Spatial reasoning records

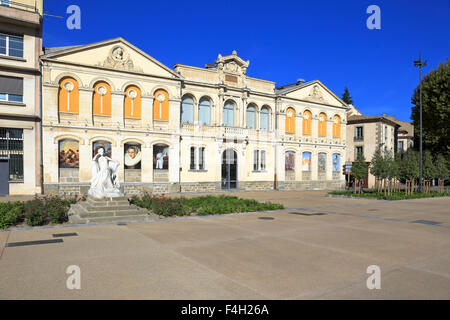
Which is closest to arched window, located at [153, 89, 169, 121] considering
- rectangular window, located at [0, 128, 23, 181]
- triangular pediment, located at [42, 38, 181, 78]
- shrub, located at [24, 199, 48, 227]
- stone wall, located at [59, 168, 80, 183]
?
triangular pediment, located at [42, 38, 181, 78]

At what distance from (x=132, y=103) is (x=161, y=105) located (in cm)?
231

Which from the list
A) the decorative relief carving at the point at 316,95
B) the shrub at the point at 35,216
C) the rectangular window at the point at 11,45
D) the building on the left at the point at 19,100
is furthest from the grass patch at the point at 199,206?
the decorative relief carving at the point at 316,95

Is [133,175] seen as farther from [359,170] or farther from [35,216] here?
[359,170]

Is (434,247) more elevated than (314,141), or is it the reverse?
(314,141)

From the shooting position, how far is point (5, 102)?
827 inches

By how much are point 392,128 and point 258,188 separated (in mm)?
23933

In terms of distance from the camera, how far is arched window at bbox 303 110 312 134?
3497 centimetres

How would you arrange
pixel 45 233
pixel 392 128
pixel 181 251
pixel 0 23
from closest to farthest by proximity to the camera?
pixel 181 251 < pixel 45 233 < pixel 0 23 < pixel 392 128

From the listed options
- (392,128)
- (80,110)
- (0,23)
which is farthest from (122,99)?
(392,128)

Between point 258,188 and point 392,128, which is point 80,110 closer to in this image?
point 258,188

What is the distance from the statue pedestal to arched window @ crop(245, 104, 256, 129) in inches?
783

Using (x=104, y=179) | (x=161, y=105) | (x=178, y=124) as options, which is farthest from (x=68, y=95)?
(x=104, y=179)

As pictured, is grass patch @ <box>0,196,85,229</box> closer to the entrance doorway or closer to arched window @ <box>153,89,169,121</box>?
arched window @ <box>153,89,169,121</box>

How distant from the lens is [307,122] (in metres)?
35.2
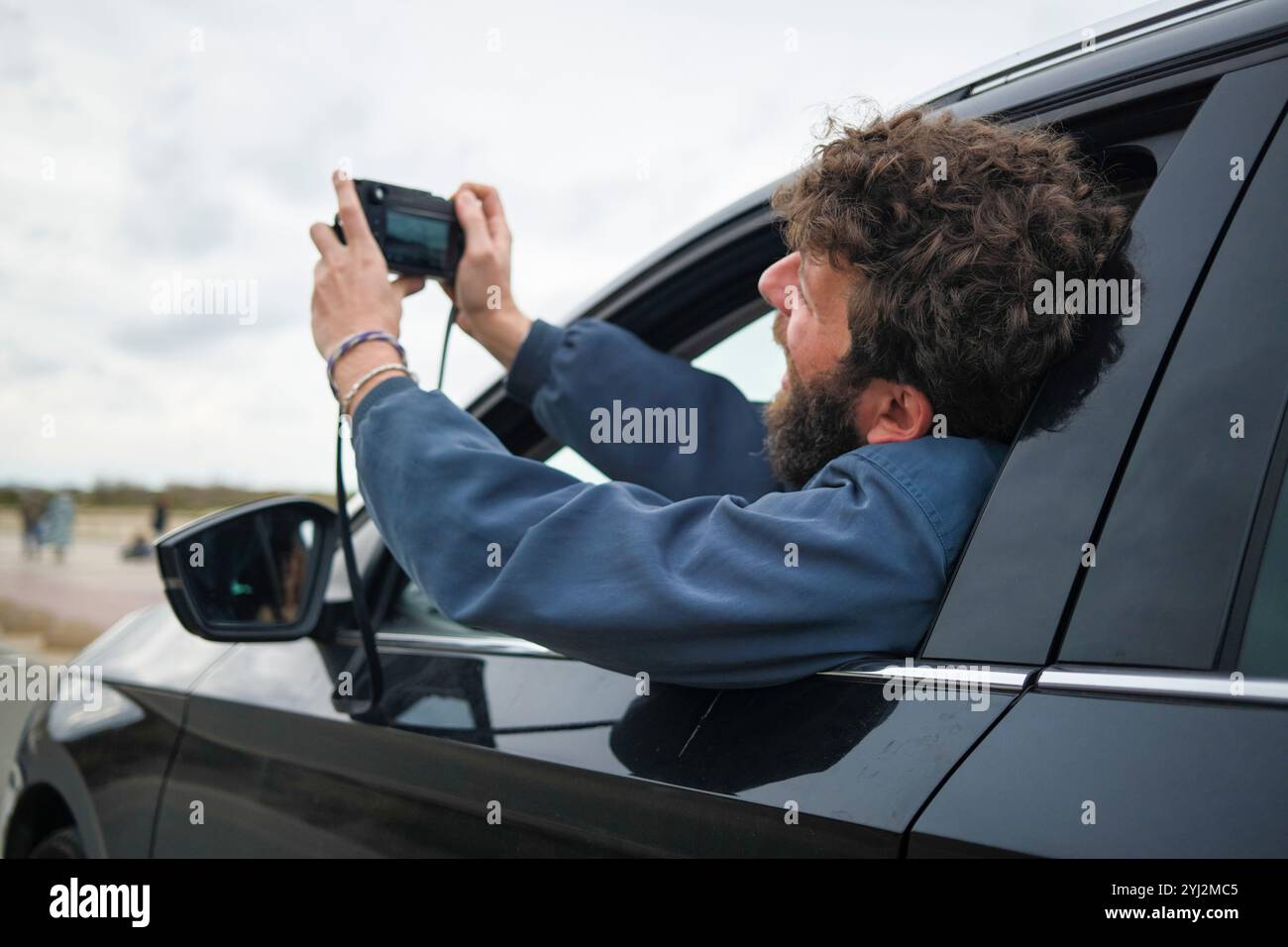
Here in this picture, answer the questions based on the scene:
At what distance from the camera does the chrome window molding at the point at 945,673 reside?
1.07m

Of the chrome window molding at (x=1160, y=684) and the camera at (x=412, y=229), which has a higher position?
the camera at (x=412, y=229)

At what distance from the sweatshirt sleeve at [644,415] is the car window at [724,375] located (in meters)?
0.03

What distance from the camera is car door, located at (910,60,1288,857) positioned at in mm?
884

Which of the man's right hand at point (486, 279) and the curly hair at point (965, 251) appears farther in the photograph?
the man's right hand at point (486, 279)

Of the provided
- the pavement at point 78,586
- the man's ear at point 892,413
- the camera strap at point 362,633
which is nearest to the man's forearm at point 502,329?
the camera strap at point 362,633

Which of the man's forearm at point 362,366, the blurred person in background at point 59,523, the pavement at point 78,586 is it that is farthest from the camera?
the blurred person in background at point 59,523

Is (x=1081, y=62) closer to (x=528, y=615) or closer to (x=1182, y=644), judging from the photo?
(x=1182, y=644)

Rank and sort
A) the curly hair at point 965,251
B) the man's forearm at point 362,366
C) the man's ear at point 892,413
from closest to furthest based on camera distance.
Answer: the curly hair at point 965,251
the man's ear at point 892,413
the man's forearm at point 362,366

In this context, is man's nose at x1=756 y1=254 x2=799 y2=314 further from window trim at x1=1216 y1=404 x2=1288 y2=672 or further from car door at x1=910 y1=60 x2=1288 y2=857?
window trim at x1=1216 y1=404 x2=1288 y2=672

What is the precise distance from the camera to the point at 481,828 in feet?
4.81

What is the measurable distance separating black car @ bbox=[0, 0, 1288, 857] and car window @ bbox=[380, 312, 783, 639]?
1.01ft

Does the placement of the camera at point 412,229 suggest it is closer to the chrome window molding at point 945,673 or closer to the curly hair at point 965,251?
the curly hair at point 965,251

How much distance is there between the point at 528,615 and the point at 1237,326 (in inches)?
31.8

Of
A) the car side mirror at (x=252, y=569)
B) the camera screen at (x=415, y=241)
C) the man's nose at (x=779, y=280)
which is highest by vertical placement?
the camera screen at (x=415, y=241)
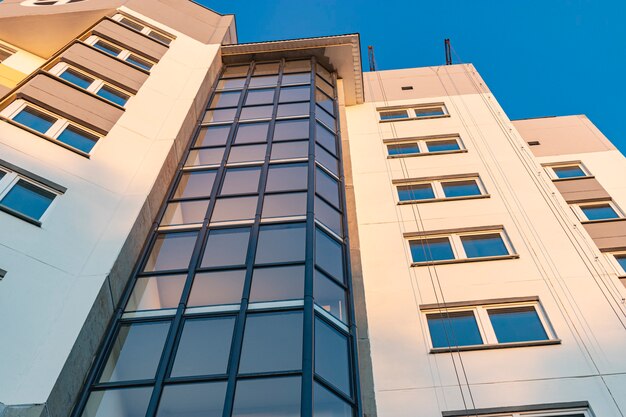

Exercise goal: Tally the lines in the records above that contain the string "hand", matching case. Reply with the number alone.

Solution to this problem: 2